Your instructions:
Emit the data below verbatim, stripping out any pictures.

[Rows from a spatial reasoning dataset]
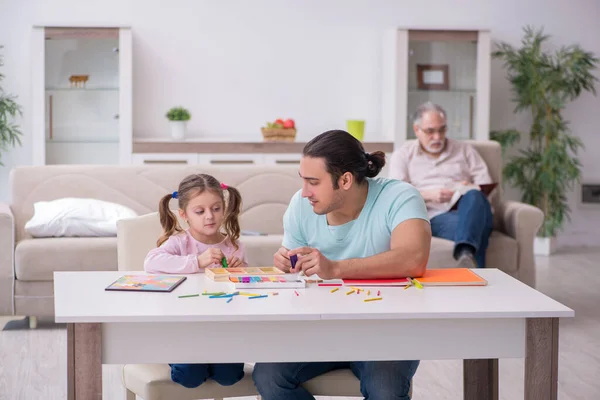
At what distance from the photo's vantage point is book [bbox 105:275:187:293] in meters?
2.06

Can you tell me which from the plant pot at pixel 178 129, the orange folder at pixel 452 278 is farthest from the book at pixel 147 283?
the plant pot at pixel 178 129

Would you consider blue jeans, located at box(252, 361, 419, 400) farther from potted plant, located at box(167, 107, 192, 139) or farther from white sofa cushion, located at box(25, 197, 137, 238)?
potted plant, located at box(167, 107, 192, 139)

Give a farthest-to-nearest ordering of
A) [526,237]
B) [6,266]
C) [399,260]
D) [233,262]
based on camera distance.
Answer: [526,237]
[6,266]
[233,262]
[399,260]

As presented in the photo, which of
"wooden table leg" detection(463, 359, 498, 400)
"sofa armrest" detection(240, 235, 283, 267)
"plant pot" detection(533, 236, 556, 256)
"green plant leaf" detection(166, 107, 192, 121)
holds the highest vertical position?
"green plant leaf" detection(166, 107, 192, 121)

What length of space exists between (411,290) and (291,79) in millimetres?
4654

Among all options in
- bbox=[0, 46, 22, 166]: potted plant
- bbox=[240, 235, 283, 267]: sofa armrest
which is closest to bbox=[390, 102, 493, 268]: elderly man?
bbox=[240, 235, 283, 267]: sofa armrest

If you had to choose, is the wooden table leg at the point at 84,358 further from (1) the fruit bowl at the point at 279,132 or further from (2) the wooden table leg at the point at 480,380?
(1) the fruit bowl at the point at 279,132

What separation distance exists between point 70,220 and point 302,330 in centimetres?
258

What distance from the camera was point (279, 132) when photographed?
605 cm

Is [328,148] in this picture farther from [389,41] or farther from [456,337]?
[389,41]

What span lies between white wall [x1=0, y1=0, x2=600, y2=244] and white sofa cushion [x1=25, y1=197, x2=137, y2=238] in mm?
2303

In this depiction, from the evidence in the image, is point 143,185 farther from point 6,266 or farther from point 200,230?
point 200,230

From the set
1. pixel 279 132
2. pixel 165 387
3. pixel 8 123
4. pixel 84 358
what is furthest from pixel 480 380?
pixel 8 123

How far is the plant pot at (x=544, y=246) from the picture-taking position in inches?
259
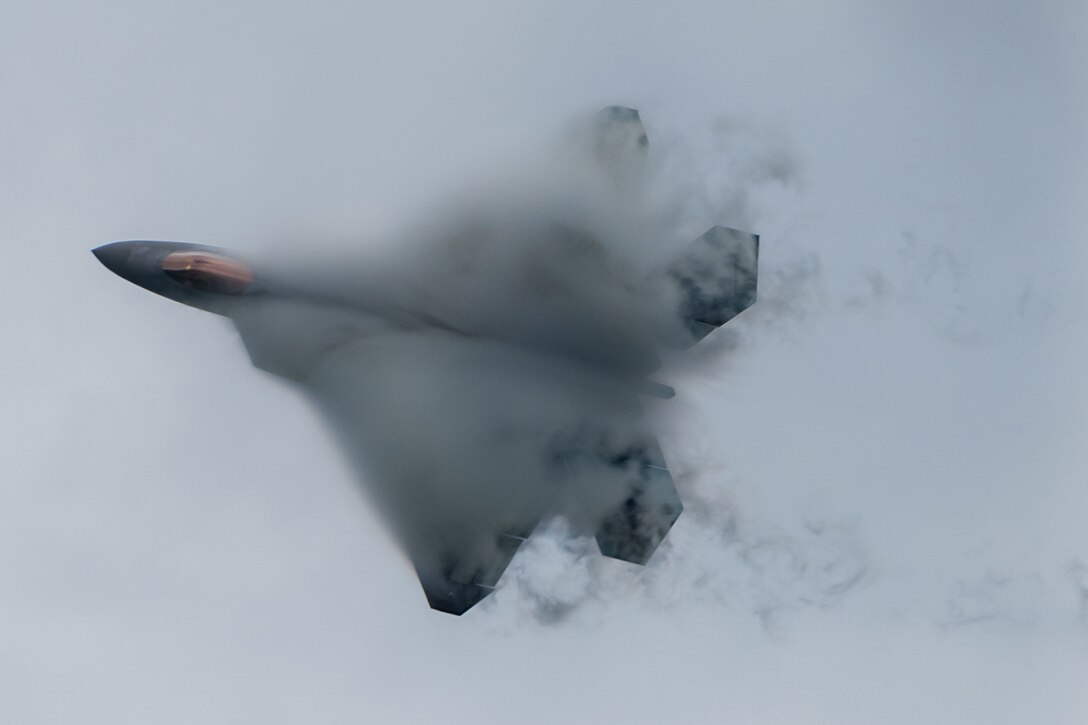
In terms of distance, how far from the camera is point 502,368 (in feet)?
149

Response to the exercise:
At what distance from the photo's vantage point is book [bbox 105:275:187:293] in meters?
2.06

Can you tell me which from the plant pot at pixel 178 129, the orange folder at pixel 452 278 is farthest from the book at pixel 147 283?
the plant pot at pixel 178 129

Would you consider blue jeans, located at box(252, 361, 419, 400) farther from potted plant, located at box(167, 107, 192, 139) or farther from white sofa cushion, located at box(25, 197, 137, 238)?
potted plant, located at box(167, 107, 192, 139)

Give a farthest-to-nearest ordering of
A) [526,237]
B) [6,266]
C) [399,260]
D) [233,262]
based on camera distance.
Answer: [526,237]
[6,266]
[233,262]
[399,260]

As presented in the photo, which of
"wooden table leg" detection(463, 359, 498, 400)
"sofa armrest" detection(240, 235, 283, 267)
"plant pot" detection(533, 236, 556, 256)
"green plant leaf" detection(166, 107, 192, 121)
holds the highest vertical position?
"green plant leaf" detection(166, 107, 192, 121)

What length of space exists between (411,290) and (291,79) in millimetres?
4654

Among all options in
- bbox=[0, 46, 22, 166]: potted plant
- bbox=[240, 235, 283, 267]: sofa armrest
which is closest to bbox=[390, 102, 493, 268]: elderly man?
bbox=[240, 235, 283, 267]: sofa armrest

If you had to choose, is the wooden table leg at the point at 84,358 further from (1) the fruit bowl at the point at 279,132 or further from (2) the wooden table leg at the point at 480,380?
(1) the fruit bowl at the point at 279,132

What separation distance exists between point 70,220 and point 302,330 in centimetres?
258

What distance from the camera was point (279, 132) when photographed?
605 cm

Is [328,148] in this picture farther from [389,41] or farther from [456,337]?
[389,41]

What span lies between white wall [x1=0, y1=0, x2=600, y2=244] and white sofa cushion [x1=25, y1=197, x2=137, y2=238] in mm?
2303

In this depiction, from the evidence in the image, is point 143,185 farther from point 6,266 or farther from point 200,230?
point 200,230

From the set
1. pixel 279 132
2. pixel 165 387
3. pixel 8 123
4. pixel 84 358
what is furthest from pixel 480 380?
pixel 8 123

How far is the plant pot at (x=544, y=246) from the picture-taking position in inches?
259
In terms of distance, how far from the camera is point 502,368 (in feet)?
149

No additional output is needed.